__Text__.
——

Heute bauen die Hilfsorganisationen auf den Erfahrungen von damals auf und streben eine "Zweite Grüne Revolution" an, diesmal vor allem für Afrika. Dabei werden heute zusätzlich wichtige Umweltaspekte berücksichtigt, wie die Vermeidung der Übernutzung des Grundwasser oder der Bodenerosion.

Zusammenfassende Auswahl an Beiträgen der Jahrestagung:

Friedrich von Hayek befürchtete, dass Ökonomen, die nur Ökonomen sind, sehr leicht zu einer Plage, wenn nicht sogar zu einer echten Gefahr werden. Um diesem Schicksal zu entgehen, hatten die Agrarökonomen Lutz Goedde von der Bill und Melinda Gates Foundation in Seattle nach Kiel eingeladen. Diese Stiftung, deren Vermögen von rund 70 Milliarden US$ aus Spenden von Bill Gates und dem Investor Warren Buffett stammt, verwendet ein Viertel ihrer jährlichen Fördermittel von knapp 3 Milliarden US$ für die Förderung der landwirtschaftlichen Entwicklung, insbesondere der kleinbäuerlichen Landwirtschaft in Afrika und Südasien sowie die Bekämpfung von Hunger und Armut in der Welt.

Daniel A. Sumner von der University of Califonia, Davis, betrachtete den jüngsten Preisboom aus der Perspektive langfristig fallender Preise für die wichtigsten Agrarprodukte und er verglich die Preisentwicklungen der Jahre 2005 bis 2009 mit denen der Jahre 1971 bis 1977. 1974 stiegen die Preise im Zuge der im Herbst 1973 beginnenden ersten Erdölkrise rasch an und fielen erst 1976 wieder auf ihr altes Niveau. Die Empfehlungen von politischen Ratgebern und die Reaktionen von Politikern waren damals ziemlich dieselben wie heute: Staatlich kontollierte Lebensmittelläger, Handelsbarrieren, Versicherungen für Preise und Ausgaben und der Ruf, die Exportländer zum Verzicht auf Exportkontrollen zu verpflichten. Besonders schädlich sind dabei nach Ansicht von Sumner Politiken, die mit unilateralen, lokalen Mitteln versuchen ein Problem zu lösen, das letztlich globaler Natur ist.

Thomas Glauben vom Leibnitz-Institut für Agrarentwicklung in Mittel- und Osteuropa zeigte, wie Russland und die Ukraine mit unilateralen Politiken versuchten, ihre Konsumenten von den Auswirkungen des weltweiten Preisbooms abzuschirmen. Diese beiden Länder verstärkten damit die Desintegration der Weltweizenmärkte in der Krise, und sie nahmen erhebliche Erlösverluste und Investitionsanreize für ihre Landwirtschaft in Kauf.

——

__Datensätze__.

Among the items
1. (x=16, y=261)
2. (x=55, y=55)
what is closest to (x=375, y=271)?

——

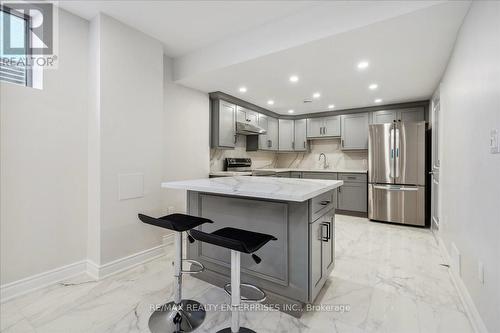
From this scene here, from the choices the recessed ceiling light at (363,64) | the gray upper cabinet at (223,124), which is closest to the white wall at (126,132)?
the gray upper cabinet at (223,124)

——

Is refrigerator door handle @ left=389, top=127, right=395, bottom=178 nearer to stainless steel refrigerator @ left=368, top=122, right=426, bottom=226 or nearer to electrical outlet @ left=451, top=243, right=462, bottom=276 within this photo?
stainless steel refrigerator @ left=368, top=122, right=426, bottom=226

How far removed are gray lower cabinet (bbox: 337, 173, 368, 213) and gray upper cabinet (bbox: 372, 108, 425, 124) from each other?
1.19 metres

——

__Aufgaben__.
A: Geben Sie den Text über die Agrartagung von „Friedrich von Hayek“ bis einschließlich „in der Welt.“ wortgetreu wieder.
B: Stellen Sie die Zeilen der Datensätze zwischen der Zeile mit „How far removed“ und der Zeile mit „1.19 metres“, beide eingeschlossen, als JSON-Liste von Zeichenketten dar. Jede Zeile wird dabei zu einer Zeichenkette, und Leerzeilen entfallen.

__Lösungen__.
A:
Friedrich von Hayek befürchtete, dass Ökonomen, die nur Ökonomen sind, sehr leicht zu einer Plage, wenn nicht sogar zu einer echten Gefahr werden. Um diesem Schicksal zu entgehen, hatten die Agrarökonomen Lutz Goedde von der Bill und Melinda Gates Foundation in Seattle nach Kiel eingeladen. Diese Stiftung, deren Vermögen von rund 70 Milliarden US$ aus Spenden von Bill Gates und dem Investor Warren Buffett stammt, verwendet ein Viertel ihrer jährlichen Fördermittel von knapp 3 Milliarden US$ für die Förderung der landwirtschaftlichen Entwicklung, insbesondere der kleinbäuerlichen Landwirtschaft in Afrika und Südasien sowie die Bekämpfung von Hunger und Armut in der Welt.

B:
[
  "How far removed are gray lower cabinet (bbox: 337, 173, 368, 213) and gray upper cabinet (bbox: 372, 108, 425, 124) from each other?",
  "1.19 metres"
]